The company may acquire gaming startups if they help achieve one of these three goals, Chief Operations Officer David Ko said yesterday in an interview.
“Everything that we look at will have to fit in with franchise, network or profitability,” Ko said. “We’re going to take that same discipline with how we utilize acquisitions as well.”
Zynga generates revenue by selling virtual goods within its games -- for example, a gun in “Mafia Wars” or a brick oven in “ChefVille.” It owns three of the four most popular games played on Facebook, according to AppData.
Almost one-quarter, or 24 percent, of Zynga’s 298 million users per month are playing games from mobile phones, the company said.
Zynga posted a fourth-quarter net loss of $48.6 million, or 6 cents a share. Analysts predicted a net loss of $58.1 million, or 7 cents a share.
Bookings, or the total value of virtual goods sold in the quarter, were $261.3 million, compared with analysts’ estimates of $222.4 million, according to data compiled by Bloomberg. The company forecast bookings for the first quarter of $200 million to $210 million. Zynga’s reported revenue includes virtual items sold before the quarter and amortized over their expected life.
The company forecast first-quarter revenue of $255 million to $265 million and a net loss of $12 million to $32 million, or 2 cents to 4 cents a share.
Zynga promoted a group of managers to key roles in November, including Ko, Chief Financial Officer Mark Vranesh, Chief Revenue Officer Barry Cottle and Steven Chiang, who became president of games.
“The key issue is can this management team gain the confidence of investors,” said Benjamin Schachter, an analyst at Macquarie Securities USA Inc. in New York, in an interview before yesterday’s results. Schachter has a neutral rating on Zynga shares.
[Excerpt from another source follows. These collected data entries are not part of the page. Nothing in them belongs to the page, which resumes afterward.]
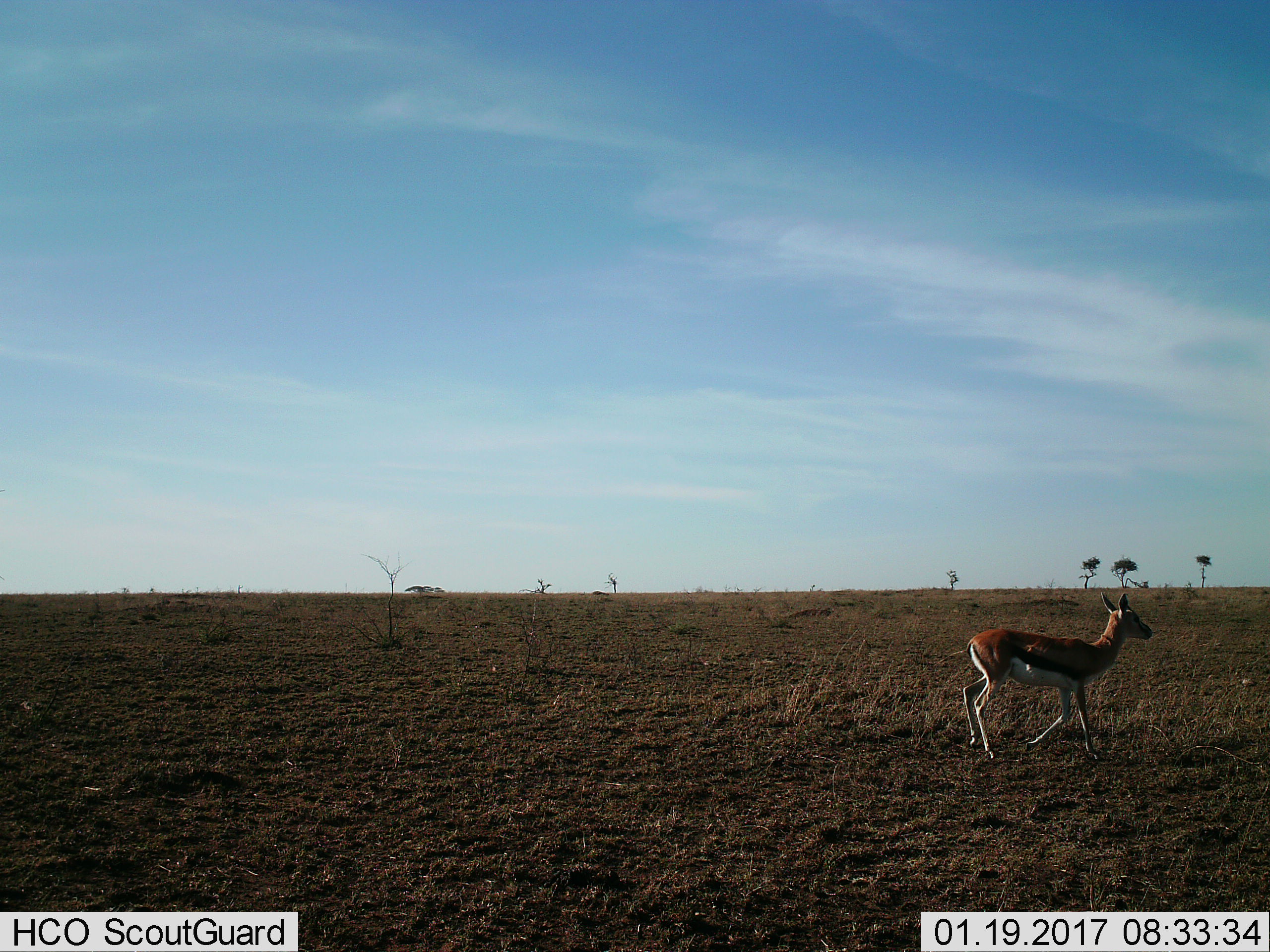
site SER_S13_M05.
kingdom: Animalia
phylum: Chordata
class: Mammalia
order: Artiodactyla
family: Bovidae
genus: Eudorcas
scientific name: Eudorcas thomsonii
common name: thomson's gazelle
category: gazellethomsons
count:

Ko has tried to bring more discipline to the development of games, in part by combining teams that create similar apps, he said in an interview last week. Engineers and designers who work on more graphically rich programs, referred to as “midcore” games, now work together like a small company within Zynga, Ko said.
The game maker is looking for other ways to be more efficient, such as ending projects early when they don’t show enough promise, Ko said.
“If there are games that aren’t going to live up to our expectations, I want to make the call earlier and make the hard call,” he said. “It may not be the most popular decision, but we have to think about how we are going to win in the long run.”
Ko was promoted to replace John Schappert, the former chief operating officer who resigned in August after he was stripped of some responsibilities at the company, people said at the time. Other top managers departing in recent months include Brian Reynolds, the former chief game designer, marketing head Jeff Karp, and former CFO David Wehner.